We met our guides, Brianna Larson, Trever Larkin, and Joey Frazier, along with our fellow “zippers”, Lisa Lingenfelter and her daughters, 15-year-old Brooklyn, 13-year-old Alison and 11-year-old, Madison. “Are you scared?” I asked them. Lisa wasn’t, she had zipped before in Mexico. Alison was really nervous. OK, that made me feel better, I was as nervous as a 13-year-old but if she could do it so could I.

We got our gear on and first went on a practice line. I liked this one – it just went straight across for a few feet. Then Richard picked all of us up in a van and drove us up to the next station. Along the way he gave us a little history lesson about some of the old items on the property such as “The Teacher’s Cabin” that gave us a fascinating look at the past.

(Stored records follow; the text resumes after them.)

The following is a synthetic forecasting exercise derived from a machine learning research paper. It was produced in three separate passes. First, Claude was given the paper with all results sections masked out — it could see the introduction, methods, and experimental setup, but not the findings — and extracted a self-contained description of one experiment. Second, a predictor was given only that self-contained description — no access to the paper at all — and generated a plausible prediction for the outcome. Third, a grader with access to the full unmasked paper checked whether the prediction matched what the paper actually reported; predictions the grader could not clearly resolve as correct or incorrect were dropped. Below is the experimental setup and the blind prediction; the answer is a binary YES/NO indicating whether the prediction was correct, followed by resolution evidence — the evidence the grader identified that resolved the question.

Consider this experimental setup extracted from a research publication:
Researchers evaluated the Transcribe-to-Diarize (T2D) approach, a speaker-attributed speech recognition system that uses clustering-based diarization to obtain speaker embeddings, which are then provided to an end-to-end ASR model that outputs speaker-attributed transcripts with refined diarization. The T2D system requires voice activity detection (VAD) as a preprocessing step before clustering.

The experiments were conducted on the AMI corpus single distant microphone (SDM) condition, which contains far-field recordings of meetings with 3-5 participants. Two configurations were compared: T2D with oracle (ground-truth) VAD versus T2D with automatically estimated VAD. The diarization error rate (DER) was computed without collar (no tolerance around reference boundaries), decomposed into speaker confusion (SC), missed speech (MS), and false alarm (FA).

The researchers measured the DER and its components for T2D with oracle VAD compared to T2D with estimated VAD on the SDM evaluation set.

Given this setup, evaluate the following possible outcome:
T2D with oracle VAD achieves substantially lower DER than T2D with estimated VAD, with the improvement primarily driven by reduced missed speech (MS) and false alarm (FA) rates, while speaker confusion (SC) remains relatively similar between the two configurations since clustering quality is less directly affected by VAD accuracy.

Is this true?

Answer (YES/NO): YES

Zip Line StageWe arrived at the second station. The three girls went first. “Good job, Peanut!” Lisa shouted to her daughter. OK, I thought, if Peanut can do it so can I. However, Josh went after the girls and there was a little glitch with the brake after he landed. So for safety considerations, Lisa, David and I walked back down and up another small hill to get to the second station so we could zip to the third station. This time, no problems and we all completed it. I was feeling pretty good. But now was the time for that 880-foot drop. David went first. My turn. The line did not go straight down a sheer cliff like I had imagined but I was still having second thoughts. Oh, but I couldn’t chicken out in front of the kids, could I? Brianna hooked me up and noticed my hesitation. “Should I give you a little surprise push?”

Zipline View

Amazing Views!

And I was flying – freely and safely. My fears were all for nothing. It was simply fun. At the end I asked the girls if they had fun and they all eagerly said yes, their fears were gone as well. It will be exciting to go back in 2014 to try out the new lines that will be added and see all the Kelley’s other plans take shape.

Getting there: Tunnel Zip Lines is located at 19840 Hwy. 97A, Chelan, WA 98816 (509) 682-0152. From Chelan, go south on Hwy. 97A for about three miles to just before the tunnel. Tunnel Zip Lines will be on the left. From Wenatchee go north on Hwy. 97A for about 32 miles and just past the tunnel, the zip line will be on the right.

A word of caution: If you have any back or neck problem, make sure to discuss it with the guides. The last line jerks you a bit as you hit the brake at the top, so depending on your medical issues, you may want to skip the 4th line.

Note: As is common in the travel industry, we were provided with complimentary admission for the purpose of review. While this has not influenced this review, we believe in full disclosure of all potential conflicts of interest.